All reference classes extend and inherit methods from "envRefClass".

Fields

.CppObject:: Object of class C++Object ~~
.CppClassDef:: Object of class activeBindingFunction ~~
.CppGenerator:: Object of class activeBindingFunction ~~

Methods

encode(data, desired_class_ids, training_epochs):: Encode input and output (classification) for a dataset using a LVQ NN (which sets up accordingly if required). Parameters are:

data: training data, a numeric matrix, (2d, cases in rows, variables in columns). Data should be in 0 to 1 range.
desired_class_ids : vector of integers containing a desired class id for each training data case (row). Should contain integers in 0 to n-1 range, where n is the number of classes.
training_epochs: integer, number of training epochs, aka presentations of all training data to the NN during training.

recall(data_in, min_rewards):

Get output (classification) for a dataset (numeric matrix data_in) from the (trained) LVQ NN. The data_in dataset should be 2-d containing data cases (rows) to be presented to the NN and is expected to have same number or columns as the original training data. Returns a vector of integers containing a class id for each case (row).Parameters are:

data_in: numeric 2-d matrix containing data cases (as rows).
min_rewards: (optional) integer, ignore output nodes that (during encoding/training) were rewarded less times that this number (default is 0, i.e. use all nodes).
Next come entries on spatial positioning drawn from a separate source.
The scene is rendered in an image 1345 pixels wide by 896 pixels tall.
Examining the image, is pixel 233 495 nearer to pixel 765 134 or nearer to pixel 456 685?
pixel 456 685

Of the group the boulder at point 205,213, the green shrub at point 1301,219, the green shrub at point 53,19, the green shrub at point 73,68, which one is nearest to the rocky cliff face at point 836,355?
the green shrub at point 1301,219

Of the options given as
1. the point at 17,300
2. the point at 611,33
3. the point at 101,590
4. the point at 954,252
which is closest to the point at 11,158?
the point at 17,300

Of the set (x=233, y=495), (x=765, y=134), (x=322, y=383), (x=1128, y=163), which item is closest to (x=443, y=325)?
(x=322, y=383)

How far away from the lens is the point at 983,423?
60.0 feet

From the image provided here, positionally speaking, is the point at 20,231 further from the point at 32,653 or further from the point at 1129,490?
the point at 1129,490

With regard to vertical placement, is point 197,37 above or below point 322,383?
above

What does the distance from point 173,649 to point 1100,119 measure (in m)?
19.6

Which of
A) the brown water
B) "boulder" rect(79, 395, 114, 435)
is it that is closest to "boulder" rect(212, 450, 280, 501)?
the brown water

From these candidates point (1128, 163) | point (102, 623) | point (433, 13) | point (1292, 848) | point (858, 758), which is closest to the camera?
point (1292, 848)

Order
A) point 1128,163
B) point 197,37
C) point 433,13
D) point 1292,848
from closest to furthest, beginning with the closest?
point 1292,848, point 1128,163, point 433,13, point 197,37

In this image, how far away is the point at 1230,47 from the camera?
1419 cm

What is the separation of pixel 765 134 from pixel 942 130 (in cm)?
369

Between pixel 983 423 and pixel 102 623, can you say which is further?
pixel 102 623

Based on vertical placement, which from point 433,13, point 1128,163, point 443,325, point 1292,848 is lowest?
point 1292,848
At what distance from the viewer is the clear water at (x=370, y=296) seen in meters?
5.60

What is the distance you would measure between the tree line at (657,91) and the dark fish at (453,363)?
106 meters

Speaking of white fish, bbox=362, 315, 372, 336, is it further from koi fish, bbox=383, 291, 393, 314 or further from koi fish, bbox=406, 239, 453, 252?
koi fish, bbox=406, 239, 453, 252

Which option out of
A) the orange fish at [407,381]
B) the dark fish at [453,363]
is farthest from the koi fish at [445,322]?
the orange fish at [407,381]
setup( input_length, int number_of_classes, number_of_nodes_per_class ):

Setup an untrained supervised LVQ for given input data vector dimension and number of classes. Parameters are:

input_length: integer, dimension (length) of input data vectors.
number_of_classes: integer, number of classes in data (including empty ones).
number_of_nodes_per_class: (optional) integer, number of output nodes (PE) to be used per class. Default is 1.

train_single (data_in, class_id, epoch):

Encode a single [input vector,class] pair in the LVQ NN. Only performs a single training iteration (multiple may be required for proper encoding). Vector length and class id should be compatible to the current NN (as resulted from the encode, setup or load methods). Returns TRUE if succesfull, FALSE otherwise. Parameters are:

data_in: numeric, data vector to be encoded.
class_id: integer, id of class corresponding to the data vector.(ids start from 0).
epoch: integer, presumed epoch during which this encoding occurs (learning rate decreases with epochs in supervised LVQ).

get_weights():

Get the current weights (codebook vector coordinates) of the 2nd component (connection_set). If successful, returns NumericVector of connection weights (otherwise vector of zero length).

set_weights( data_in ):

Set the weights of the 2nd component (connection_set), i.e. directly define the LVQ's codebook vectors. If successful, returns TRUE. Parameters are:

data_in: NumericVector, data to be used for new values in weight registers of connections (sizes must match).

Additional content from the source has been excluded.